Transparency in Organizations

Appropriate Use of Transparency in Organizations

It is important to assume some level of organizational transparency because people need to know what is happening in an organization. It is evident that transparency among employees in a company increases their productivity through distributive incentives ability. Appropriate transparency promotes positive perceptions that are important for an organization (Jehiel,2014). Transparency enables leaders to capitalize on perceptions of honesty and fairness. Transparency has enabled increase and maintain public trust in the organization through the availability of information which has reduced mistrust and arousal suspicion.

The most appropriate level of organizational transparency is whereby the organization can implement the principles of transparency. These are the principles that the organization has to follow to be transparent. This will facilitate a higher level of transparency in the organization. For appropriate transparency, an organization needs to be transparent about guarantees for any product, about their prices, being transparent about business success and mistakes, dealing with unsatisfied customers and about change in an organization (Ball,2009). The effort of a fully transparent organization is accompanied by a better operation. It is important for an organization to be honest, open and accountable in the relationships with everyone they work with. It is also essential to provide timely and accurate reports about their activities and operations to their stakeholders.

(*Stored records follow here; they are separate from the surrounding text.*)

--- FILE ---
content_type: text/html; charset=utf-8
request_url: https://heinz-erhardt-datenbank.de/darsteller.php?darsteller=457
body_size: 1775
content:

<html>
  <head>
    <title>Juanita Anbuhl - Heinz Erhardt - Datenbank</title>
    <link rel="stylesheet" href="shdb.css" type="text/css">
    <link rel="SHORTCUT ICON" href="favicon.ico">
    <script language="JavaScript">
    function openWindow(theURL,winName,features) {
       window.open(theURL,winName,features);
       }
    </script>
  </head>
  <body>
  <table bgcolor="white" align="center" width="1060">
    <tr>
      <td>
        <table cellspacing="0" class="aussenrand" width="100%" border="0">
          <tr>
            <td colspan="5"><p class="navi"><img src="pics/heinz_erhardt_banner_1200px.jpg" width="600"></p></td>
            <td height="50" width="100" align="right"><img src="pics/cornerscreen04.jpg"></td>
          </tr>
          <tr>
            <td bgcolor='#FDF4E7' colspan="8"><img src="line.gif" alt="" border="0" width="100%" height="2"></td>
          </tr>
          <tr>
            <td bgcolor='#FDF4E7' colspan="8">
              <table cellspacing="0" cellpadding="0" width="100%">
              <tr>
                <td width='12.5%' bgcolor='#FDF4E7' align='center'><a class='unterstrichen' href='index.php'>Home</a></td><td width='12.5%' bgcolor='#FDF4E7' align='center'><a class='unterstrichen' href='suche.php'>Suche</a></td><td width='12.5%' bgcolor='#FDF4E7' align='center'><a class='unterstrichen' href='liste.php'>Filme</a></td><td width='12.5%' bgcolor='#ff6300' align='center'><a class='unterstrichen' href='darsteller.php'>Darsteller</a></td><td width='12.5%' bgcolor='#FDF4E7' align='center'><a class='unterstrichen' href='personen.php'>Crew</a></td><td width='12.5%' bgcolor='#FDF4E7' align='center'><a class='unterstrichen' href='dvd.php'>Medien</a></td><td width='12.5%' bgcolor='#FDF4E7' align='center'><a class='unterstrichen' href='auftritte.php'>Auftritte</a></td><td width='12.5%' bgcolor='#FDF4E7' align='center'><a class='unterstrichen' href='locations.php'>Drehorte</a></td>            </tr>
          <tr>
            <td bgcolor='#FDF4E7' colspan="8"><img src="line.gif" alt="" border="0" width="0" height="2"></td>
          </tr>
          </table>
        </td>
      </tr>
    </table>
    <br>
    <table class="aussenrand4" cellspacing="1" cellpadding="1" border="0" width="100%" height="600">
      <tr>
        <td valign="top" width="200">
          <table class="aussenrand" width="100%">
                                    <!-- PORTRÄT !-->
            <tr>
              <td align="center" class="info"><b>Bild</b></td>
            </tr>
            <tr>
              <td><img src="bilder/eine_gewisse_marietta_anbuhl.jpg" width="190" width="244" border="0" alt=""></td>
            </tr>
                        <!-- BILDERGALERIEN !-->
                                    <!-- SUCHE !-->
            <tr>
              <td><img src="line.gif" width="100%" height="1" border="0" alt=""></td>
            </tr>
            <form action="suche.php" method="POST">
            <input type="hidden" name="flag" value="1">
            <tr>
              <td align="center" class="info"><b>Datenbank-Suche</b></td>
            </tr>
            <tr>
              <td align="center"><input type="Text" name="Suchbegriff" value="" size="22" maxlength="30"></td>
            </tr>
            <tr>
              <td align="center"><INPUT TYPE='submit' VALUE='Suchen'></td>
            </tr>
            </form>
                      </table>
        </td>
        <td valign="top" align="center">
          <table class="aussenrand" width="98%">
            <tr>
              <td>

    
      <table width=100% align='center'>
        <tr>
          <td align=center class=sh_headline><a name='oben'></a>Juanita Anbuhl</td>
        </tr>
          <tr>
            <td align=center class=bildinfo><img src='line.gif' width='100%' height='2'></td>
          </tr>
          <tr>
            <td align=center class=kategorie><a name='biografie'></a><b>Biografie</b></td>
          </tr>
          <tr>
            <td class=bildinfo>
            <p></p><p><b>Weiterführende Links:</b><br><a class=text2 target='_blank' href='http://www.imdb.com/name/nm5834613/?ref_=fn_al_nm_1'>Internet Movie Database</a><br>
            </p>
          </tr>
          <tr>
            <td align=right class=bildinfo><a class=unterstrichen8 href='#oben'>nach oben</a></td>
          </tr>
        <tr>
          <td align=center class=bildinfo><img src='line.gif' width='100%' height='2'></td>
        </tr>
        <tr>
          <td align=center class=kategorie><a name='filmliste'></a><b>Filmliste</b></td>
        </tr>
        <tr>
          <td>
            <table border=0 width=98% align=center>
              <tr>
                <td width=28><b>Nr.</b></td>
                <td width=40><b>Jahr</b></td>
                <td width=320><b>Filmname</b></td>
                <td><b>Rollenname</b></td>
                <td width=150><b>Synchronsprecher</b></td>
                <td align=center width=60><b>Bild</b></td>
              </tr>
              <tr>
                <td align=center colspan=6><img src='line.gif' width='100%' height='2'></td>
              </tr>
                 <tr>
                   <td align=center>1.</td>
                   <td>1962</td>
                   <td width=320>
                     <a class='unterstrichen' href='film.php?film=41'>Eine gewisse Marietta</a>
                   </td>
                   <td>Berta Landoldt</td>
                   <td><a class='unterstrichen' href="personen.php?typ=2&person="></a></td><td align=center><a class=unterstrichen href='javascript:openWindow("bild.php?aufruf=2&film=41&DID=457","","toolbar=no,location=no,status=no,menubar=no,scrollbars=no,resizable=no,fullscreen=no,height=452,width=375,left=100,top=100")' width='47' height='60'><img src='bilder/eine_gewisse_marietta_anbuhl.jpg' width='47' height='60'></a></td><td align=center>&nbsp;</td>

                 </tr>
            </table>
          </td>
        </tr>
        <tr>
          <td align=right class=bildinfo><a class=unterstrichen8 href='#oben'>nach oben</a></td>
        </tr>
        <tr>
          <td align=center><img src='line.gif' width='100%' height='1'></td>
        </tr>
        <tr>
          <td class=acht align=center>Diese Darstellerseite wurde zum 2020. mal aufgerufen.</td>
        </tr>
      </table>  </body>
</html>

While transparency has had benefits to organizations, some instances securing information is required. In a case that the information could lead to harm to the organization and the stakeholders it supports hence constituting to transparency not being a good strategy (Auger,2014). For example, a healthcare facility that provides complete disclosure in details may affect the patient negatively. Provide a full disclosure of the organization funds support functions may lead to questions that can inadvertently expose risk to the health information of the patient (Choo et al., 2008). This shows that transparency may not be appropriate for all organization at all times.

Through transparency, a leader can communicate innovations to their employees hence influencing them positively to adopt the innovations. This, therefore, shows that transparency can enable some leader guide others in the most appropriate way. A leader can inspire trust to their customers through the transparency of their products through relevant information about their products. They can set a big picture through transparency hence influencing its stakeholders who increase their trust in the company (Oliver,2004). Transparency has been a formal mechanism that leaders have used to influence their employees that have felt free to voice their opinions. This has made them feel empowered in the organization. Therefore, leaders have utilized transparency as a social influence hence capturing their followers. This is because leaders are responsible for influencing their followers to achieve.




Auger, G. A. (2014). Trust me, trust me not: An experimental analysis of the effect of transparency on organizations. Journal of Public Relations Research, 26(4), 325-343.

Ball, C. (2009). What is transparency?. Public Integrity, 11(4), 293-308.

Choo, C. W., Bergeron, P., Detlor, B., & Heaton, L. (2008). Information culture and information use: An exploratory study of three organizations. Journal of the Association for Information Science and Technology, 59(5), 792-804.

Jehiel, P. (2014). On transparency in organizations. The Review of Economic Studies, 82(2), 736-761.

Oliver, R. (2004). What is transparency?. McGraw Hill Professional.